Attention now turns to securing the funding from government for a FEED study. The authors have laid out a detailed FEED delivery programme that includes detailed design, on- and offshore surveying, location screening, and 3D modelling. All told it will cost £250m and they are confident they can get private industry to put up half of that. They want the government to commit to funding the rest by next year.

£250m seems a lot of money but it’s 1% of the overall project total,” said Sadler, noting that the UK is currently considered a world leader in “deep decarbonisation thinking…and the onset of the hydrogen economy”.

“And like any leader, the first mover gets the biggest returns and the biggest rewards,” Sadler said. “If you look at the Danish with wind turbines – [the] first mover is still reaping the biggest rewards. So, this project has the ability to not only meet the UK’s 2050 target in a deliverable system that’s based on proven historic reference technology, but it also has the ability to keep the UK as the forerunner in this space.”

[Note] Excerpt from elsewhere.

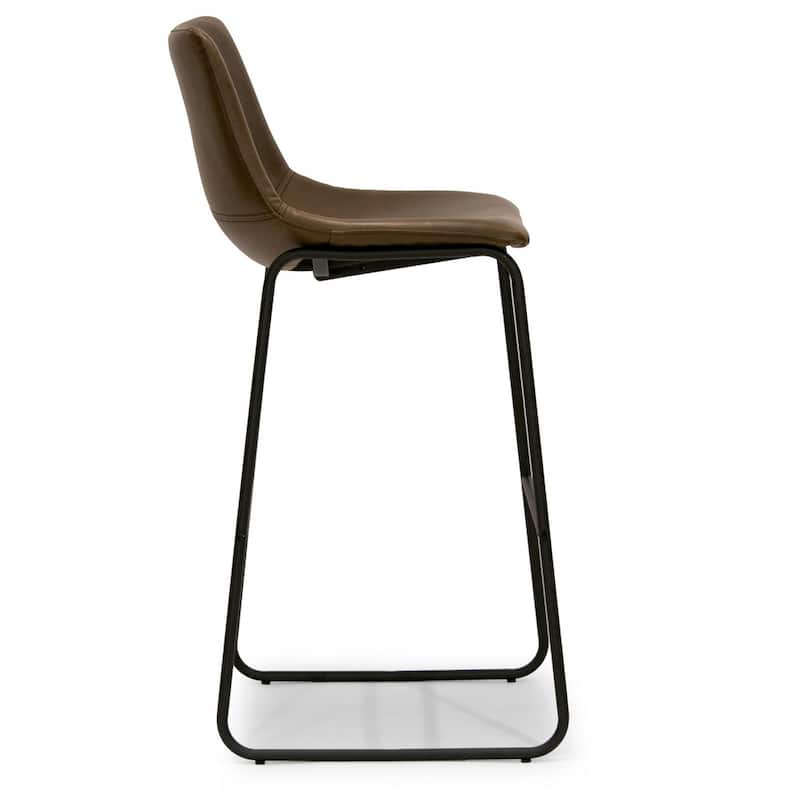 Adan Faux Leather Iron Frame Bar Stool (Set of 2)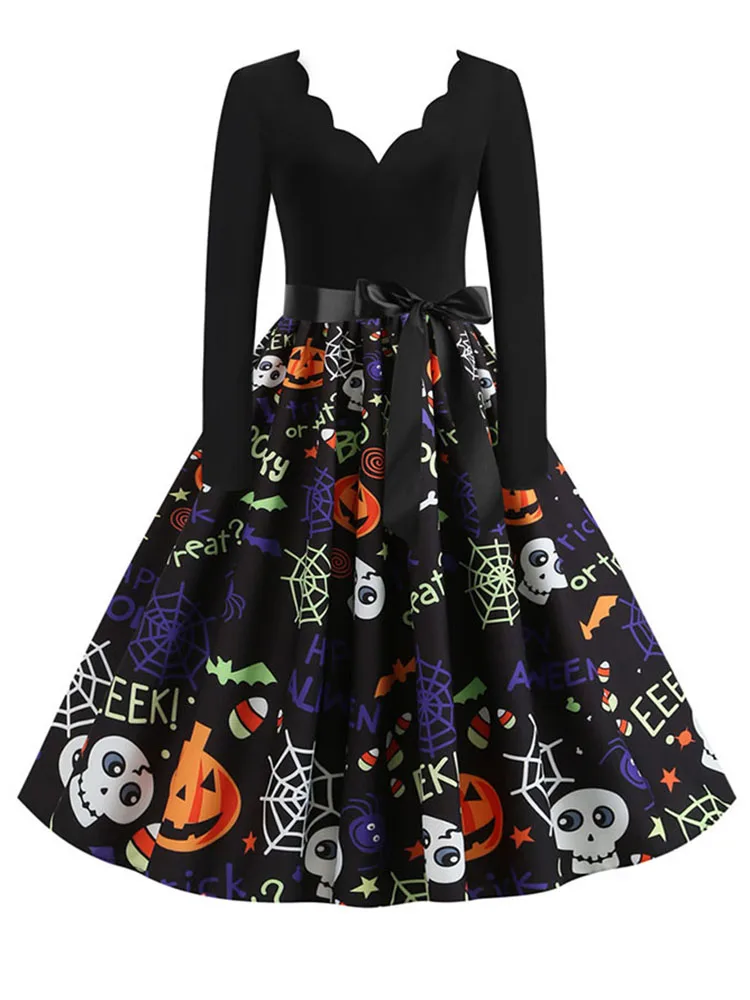 Halloween Party Women  Dress Long Sleeve V Neck Pumpkin Print Vintage Casual A-line  Dresses Vestidos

Asked whether the partners have had any feedback from government that would indicate an interest in helping to fund the study, Sadler said “not directly”.

“But what I can say is if you look at the government’s Clean Growth Strategy, it references 100% hydrogen as one of the most credible decarbonisation options.”

On top of this, just days before H21 NoE plan was put forth, the government’s Committee on Climate Change published its own study declaring hydrogen a credible option for decarbonisation but warning that its role depends on early government commitment and improved support.

If the government fails to commit next year, is the project over?

“The government has a legal obligation to meet those [climate] commitments so it’s not about is it over? But it’s the time pressure,” Sadler said. “You have to get onto it now. You have to take a desk-based detailed report and make it into a real engineering project, so when you want to make your decision, you’re not then waiting four years before you can get one spade in the ground.”

“The benefits in H21 are undeniable. Creating tens of thousands of jobs, reusing existing assets, maintaining choice for customers – gas or electric – helping sort air quality issues with hydrogen vehicles alongside electric vehicles, leading the world in decarbonisation strategies that are entirely transferable – and whilst doing all that meeting your climate change obligations.